Designer Eileen Fisher, who’s a dedicated yogi, agrees with Loudermilk that what you wear is a reflection not only of who you are, but also of what you stand for. For that reason her company has adopted environmental concern as a primary focus. “We used to think that ‘natural’ was enough,” says Fisher, whose name and company have been linked with social consciousness for the 21 years she’s been in business. “But the industry is beginning to realize that we need to do more. I’ve always preferred using natural fibers. But the more we know about them, the more we realize we have yet to learn.”
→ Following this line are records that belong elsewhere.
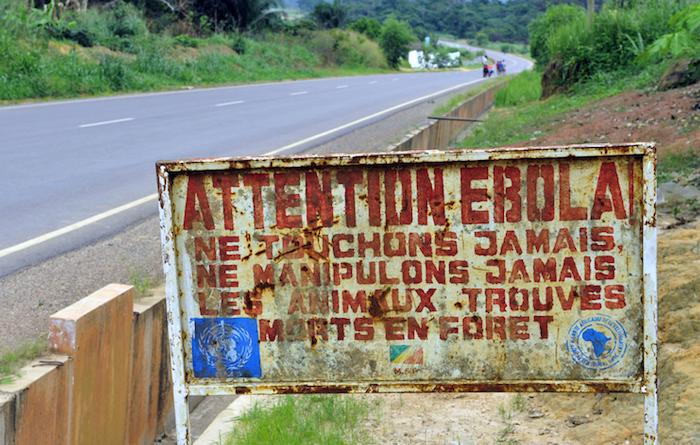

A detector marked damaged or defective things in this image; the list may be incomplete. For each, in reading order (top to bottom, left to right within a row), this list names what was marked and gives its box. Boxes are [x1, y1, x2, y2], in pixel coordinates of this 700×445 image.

rusty metal sign [157, 143, 656, 444]
rust stain on sign [159, 144, 656, 394]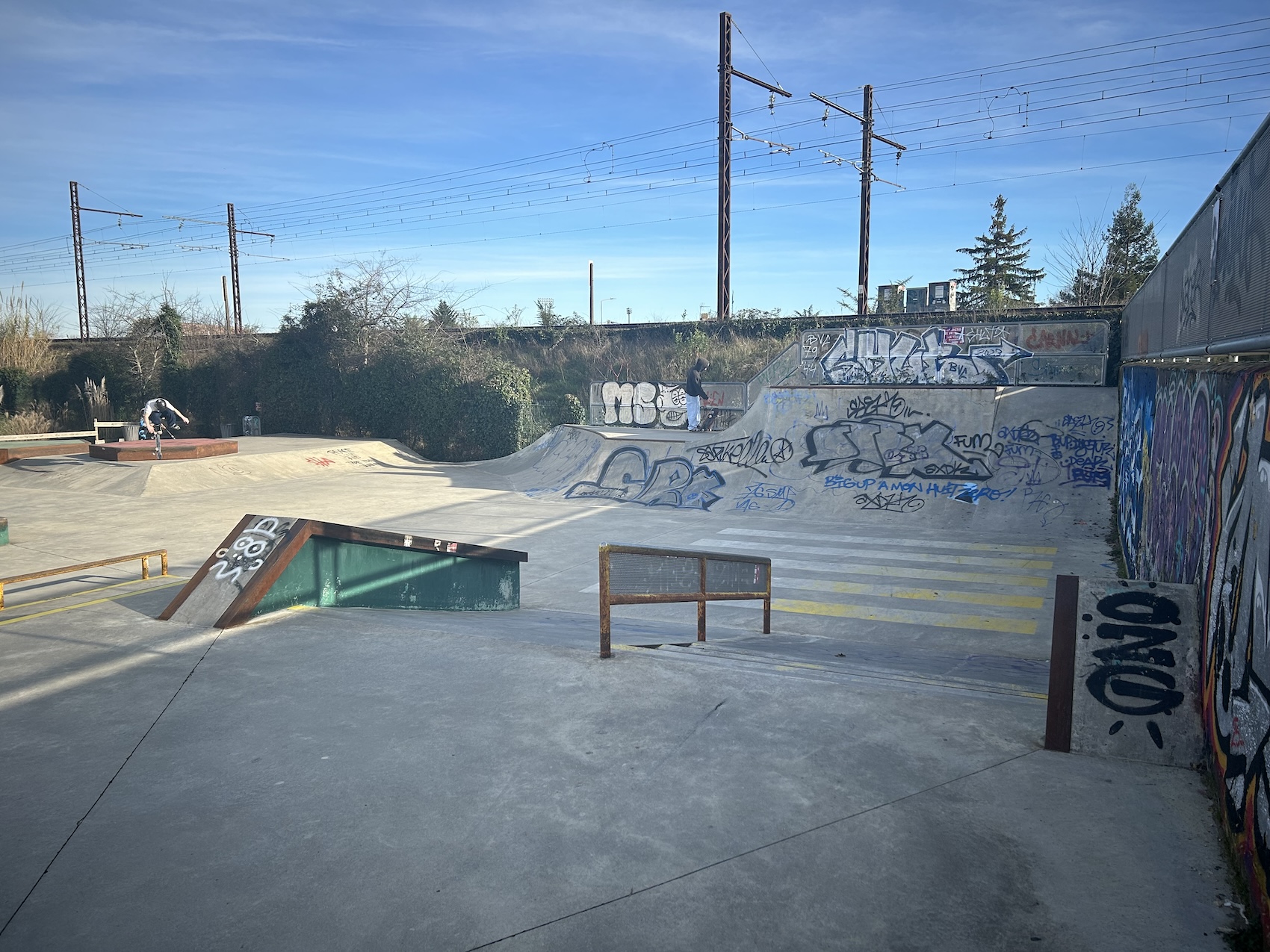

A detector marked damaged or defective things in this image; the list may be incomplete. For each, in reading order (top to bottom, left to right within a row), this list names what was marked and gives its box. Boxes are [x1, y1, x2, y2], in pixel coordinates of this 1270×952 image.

rusty metal barrier [0, 550, 169, 612]
rusty metal post [597, 548, 612, 660]
rusty metal barrier [597, 548, 772, 660]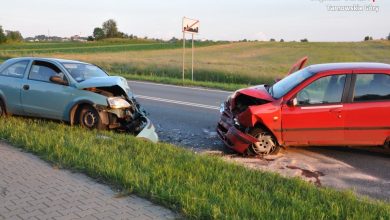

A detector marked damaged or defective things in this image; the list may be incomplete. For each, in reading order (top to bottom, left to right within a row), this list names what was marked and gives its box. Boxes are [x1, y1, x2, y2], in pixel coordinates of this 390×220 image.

damaged blue car [0, 56, 158, 143]
crumpled hood [76, 76, 134, 97]
detached bumper [135, 117, 158, 144]
detached bumper [216, 105, 258, 153]
crumpled hood [236, 84, 276, 102]
damaged red car [216, 58, 390, 155]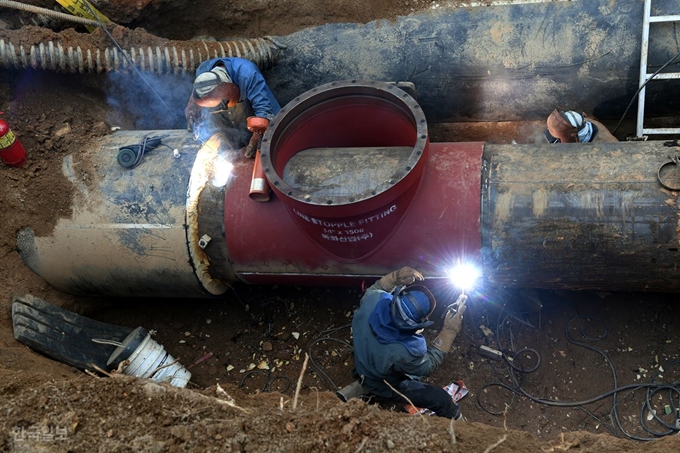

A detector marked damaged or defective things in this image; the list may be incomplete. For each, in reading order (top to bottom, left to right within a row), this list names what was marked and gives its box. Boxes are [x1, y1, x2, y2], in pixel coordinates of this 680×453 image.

Fisher has been using organic cotton in her clothes for the past three years. “We’re a large enough company that when we buy organic, we have an influence on the industry.” The influence trickles down slowly through wholesalers, manufacturers, and growers. “We may be taking small steps,” she says of her company and peers who are moving toward organics. “But we’re on the right path.”
Indeed, industry watchers are predicting that eco-fashion may launch the most revolutionary changes seen in fabrics and fashion in decades. FutureFashion, the first haute couture eco-fashion runway show, premiered at last year’s New York Fashion Week and featured the eco-styles of 28 designersincluding Diane von Furstenburg, Heatherette, Halston, and Oscar de la Renta.
Earth-friendly style is also the theme of “Catwalk on the Wild Side,” a San Francisco runway show produced by Wildlife Works, a company based in both Sausalito, California, and Kenya that makes organic cotton contemporary fashion for women. Among the apparel featured at last June’s event were Bono’s Edun line of organic cotton T-shirts; outdoor fashions by Nike, Prana, and Patagonia; Ashley Paige swimwear; and jeans from Rogan Gregory. (This year, Catwalk on the Wild Side will take place June 10 at the San Francisco Design Center; for more information visit www.wildlifeworks.com.)
Designer Loudermilk, who participates in Catwalk, declares, “It is important to show people that going sustainable is not just for hikers. As fashion leaders it is our responsibility to use our influence to make the media listen and to share the information with consumers. It is also our responsibility to use materials that will not continue to harm the earth.”